_REQUIREMENT_. Return only the line that contains "By looking at" and each line after it, through the last line of the data below, copied exactly.

_DATA FOR THIS TASK_.
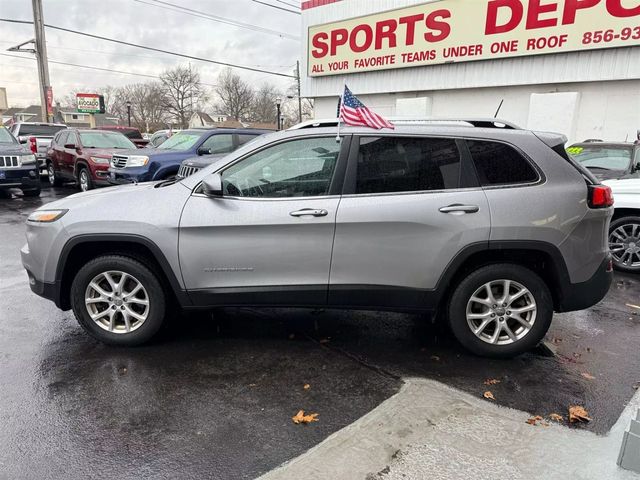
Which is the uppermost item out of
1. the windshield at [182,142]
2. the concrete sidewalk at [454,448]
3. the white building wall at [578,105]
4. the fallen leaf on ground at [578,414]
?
the white building wall at [578,105]

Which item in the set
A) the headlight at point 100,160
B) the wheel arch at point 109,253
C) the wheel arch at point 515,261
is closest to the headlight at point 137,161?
the headlight at point 100,160

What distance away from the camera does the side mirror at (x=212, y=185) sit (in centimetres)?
352

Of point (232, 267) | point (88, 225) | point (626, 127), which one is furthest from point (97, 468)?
point (626, 127)

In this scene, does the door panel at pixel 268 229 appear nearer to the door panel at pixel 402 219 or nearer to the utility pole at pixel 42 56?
the door panel at pixel 402 219

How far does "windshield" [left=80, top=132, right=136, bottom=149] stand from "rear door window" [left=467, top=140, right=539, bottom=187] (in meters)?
10.9

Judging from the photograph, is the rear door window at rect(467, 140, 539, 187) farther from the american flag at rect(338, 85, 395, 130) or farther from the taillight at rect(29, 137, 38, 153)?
the taillight at rect(29, 137, 38, 153)

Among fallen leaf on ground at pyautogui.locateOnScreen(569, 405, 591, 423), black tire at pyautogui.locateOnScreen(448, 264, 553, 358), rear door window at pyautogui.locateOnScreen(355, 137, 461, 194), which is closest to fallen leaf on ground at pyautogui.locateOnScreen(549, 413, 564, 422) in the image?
fallen leaf on ground at pyautogui.locateOnScreen(569, 405, 591, 423)

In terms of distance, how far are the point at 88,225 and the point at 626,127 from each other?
14484 millimetres

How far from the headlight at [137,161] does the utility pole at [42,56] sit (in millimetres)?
17178

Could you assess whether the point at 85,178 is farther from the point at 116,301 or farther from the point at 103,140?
the point at 116,301

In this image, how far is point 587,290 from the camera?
3.58 meters

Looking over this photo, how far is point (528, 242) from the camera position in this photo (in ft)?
11.3

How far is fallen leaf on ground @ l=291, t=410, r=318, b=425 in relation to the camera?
2867 millimetres

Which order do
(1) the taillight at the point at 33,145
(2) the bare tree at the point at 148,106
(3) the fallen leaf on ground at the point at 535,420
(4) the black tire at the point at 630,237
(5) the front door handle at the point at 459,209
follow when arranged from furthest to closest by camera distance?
(2) the bare tree at the point at 148,106
(1) the taillight at the point at 33,145
(4) the black tire at the point at 630,237
(5) the front door handle at the point at 459,209
(3) the fallen leaf on ground at the point at 535,420
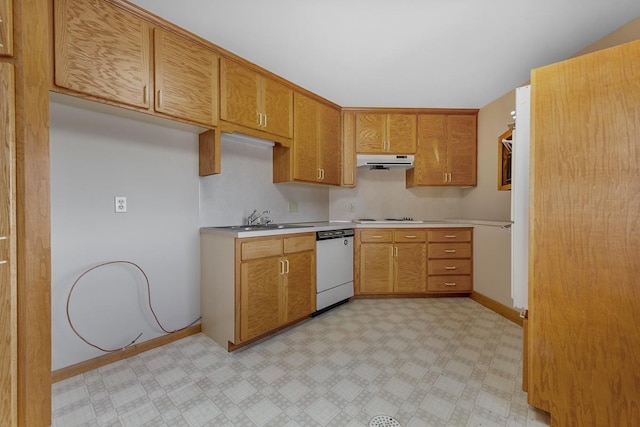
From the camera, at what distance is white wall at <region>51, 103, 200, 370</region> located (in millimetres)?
1604

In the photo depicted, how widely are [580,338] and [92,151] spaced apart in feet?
9.29

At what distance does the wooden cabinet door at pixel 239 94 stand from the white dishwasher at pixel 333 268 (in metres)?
1.21

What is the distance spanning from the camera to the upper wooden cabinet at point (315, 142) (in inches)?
105

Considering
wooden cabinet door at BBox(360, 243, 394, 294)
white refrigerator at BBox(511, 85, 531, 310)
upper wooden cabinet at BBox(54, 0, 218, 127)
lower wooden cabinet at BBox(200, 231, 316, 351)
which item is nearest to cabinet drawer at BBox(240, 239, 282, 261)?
lower wooden cabinet at BBox(200, 231, 316, 351)

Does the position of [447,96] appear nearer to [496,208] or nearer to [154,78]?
[496,208]

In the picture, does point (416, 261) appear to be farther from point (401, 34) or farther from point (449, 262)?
point (401, 34)

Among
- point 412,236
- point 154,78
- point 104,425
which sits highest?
point 154,78

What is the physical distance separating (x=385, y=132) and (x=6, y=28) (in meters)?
3.02

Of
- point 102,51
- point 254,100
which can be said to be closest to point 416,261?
point 254,100

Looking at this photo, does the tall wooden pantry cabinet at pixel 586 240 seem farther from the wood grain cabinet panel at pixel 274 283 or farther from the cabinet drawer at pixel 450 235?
the cabinet drawer at pixel 450 235

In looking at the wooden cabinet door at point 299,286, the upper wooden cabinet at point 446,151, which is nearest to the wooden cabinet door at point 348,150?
the upper wooden cabinet at point 446,151

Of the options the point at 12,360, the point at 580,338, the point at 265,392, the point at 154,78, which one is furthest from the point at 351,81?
the point at 12,360

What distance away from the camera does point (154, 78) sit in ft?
5.39

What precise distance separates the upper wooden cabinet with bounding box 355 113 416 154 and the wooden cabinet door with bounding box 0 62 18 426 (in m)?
2.83
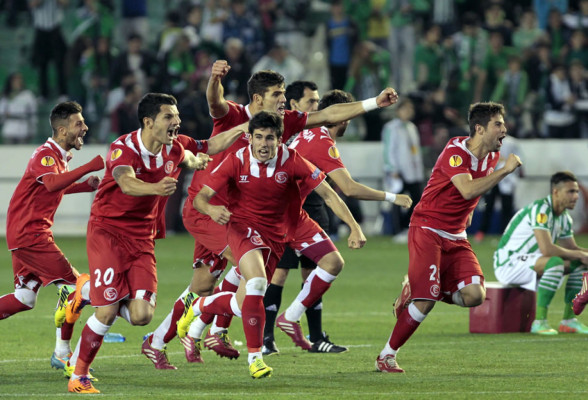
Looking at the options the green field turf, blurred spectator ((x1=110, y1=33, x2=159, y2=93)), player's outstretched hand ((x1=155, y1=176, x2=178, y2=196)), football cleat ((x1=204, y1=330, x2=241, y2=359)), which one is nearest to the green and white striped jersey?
the green field turf

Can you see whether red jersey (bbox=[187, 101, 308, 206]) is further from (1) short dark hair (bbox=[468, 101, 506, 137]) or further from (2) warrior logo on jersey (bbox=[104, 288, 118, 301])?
(2) warrior logo on jersey (bbox=[104, 288, 118, 301])

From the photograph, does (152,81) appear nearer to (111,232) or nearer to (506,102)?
(506,102)

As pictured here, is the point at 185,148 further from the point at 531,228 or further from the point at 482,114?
the point at 531,228

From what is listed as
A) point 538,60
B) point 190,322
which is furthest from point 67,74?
point 190,322

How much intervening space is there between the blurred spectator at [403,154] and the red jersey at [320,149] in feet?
35.9

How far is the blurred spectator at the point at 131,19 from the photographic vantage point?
24.7 metres

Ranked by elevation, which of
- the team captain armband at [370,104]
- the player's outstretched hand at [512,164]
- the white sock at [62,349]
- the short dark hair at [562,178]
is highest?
the team captain armband at [370,104]

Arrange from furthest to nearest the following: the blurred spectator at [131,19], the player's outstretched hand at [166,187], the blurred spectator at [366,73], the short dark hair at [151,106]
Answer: the blurred spectator at [131,19], the blurred spectator at [366,73], the short dark hair at [151,106], the player's outstretched hand at [166,187]

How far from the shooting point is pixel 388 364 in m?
8.91

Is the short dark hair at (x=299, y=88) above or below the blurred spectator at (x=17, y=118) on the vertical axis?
above

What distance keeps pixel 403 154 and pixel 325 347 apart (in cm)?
1118

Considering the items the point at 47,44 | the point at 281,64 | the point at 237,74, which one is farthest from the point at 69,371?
the point at 47,44

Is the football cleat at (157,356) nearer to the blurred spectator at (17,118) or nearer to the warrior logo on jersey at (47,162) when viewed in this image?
the warrior logo on jersey at (47,162)

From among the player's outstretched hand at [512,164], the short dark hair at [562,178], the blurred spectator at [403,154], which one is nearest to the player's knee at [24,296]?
the player's outstretched hand at [512,164]
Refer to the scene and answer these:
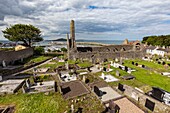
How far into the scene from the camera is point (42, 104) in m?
12.5

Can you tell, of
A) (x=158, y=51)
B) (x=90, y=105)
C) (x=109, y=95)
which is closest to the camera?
(x=90, y=105)

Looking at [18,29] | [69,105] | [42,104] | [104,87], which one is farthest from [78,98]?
[18,29]

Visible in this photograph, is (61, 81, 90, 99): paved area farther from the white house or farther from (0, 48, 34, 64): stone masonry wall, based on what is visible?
the white house

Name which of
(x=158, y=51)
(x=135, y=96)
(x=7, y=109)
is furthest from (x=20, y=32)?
(x=158, y=51)

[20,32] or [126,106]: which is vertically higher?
[20,32]

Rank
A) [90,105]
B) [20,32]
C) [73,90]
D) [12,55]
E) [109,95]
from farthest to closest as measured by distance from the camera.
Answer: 1. [20,32]
2. [12,55]
3. [73,90]
4. [109,95]
5. [90,105]

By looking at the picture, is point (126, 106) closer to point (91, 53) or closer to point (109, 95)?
point (109, 95)

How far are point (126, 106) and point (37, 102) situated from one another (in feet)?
31.3

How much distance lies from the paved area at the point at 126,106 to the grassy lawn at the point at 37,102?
562cm

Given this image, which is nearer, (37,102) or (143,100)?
(143,100)

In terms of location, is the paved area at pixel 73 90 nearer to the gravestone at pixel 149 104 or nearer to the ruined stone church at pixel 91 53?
the gravestone at pixel 149 104

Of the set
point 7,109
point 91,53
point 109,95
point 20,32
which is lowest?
point 7,109

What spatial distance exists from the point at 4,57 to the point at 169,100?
3547cm

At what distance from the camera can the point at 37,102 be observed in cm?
1288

_WORKED ANSWER_.
By looking at the picture, is point (126, 106) closer to point (91, 53) or closer to point (109, 95)?
point (109, 95)

How far are point (126, 106) and point (37, 102) situated from one another (in feet)?
31.3

How much distance lies from the paved area at the point at 126,106 to the grassy lawn at the point at 37,102?
562cm

Given this image, which is nearer, (37,102) or (143,100)?
(143,100)

In terms of location, is the paved area at pixel 73 90 nearer to the gravestone at pixel 149 104 or nearer to the ruined stone church at pixel 91 53?
the gravestone at pixel 149 104

Of the set
point 7,109
point 91,53
point 109,95
point 20,32
which is lowest?
point 7,109

What spatial distance exists from the point at 4,57 to the point at 169,100?
3547cm

At what distance from the camera can the point at 37,102 be observed in cm?
1288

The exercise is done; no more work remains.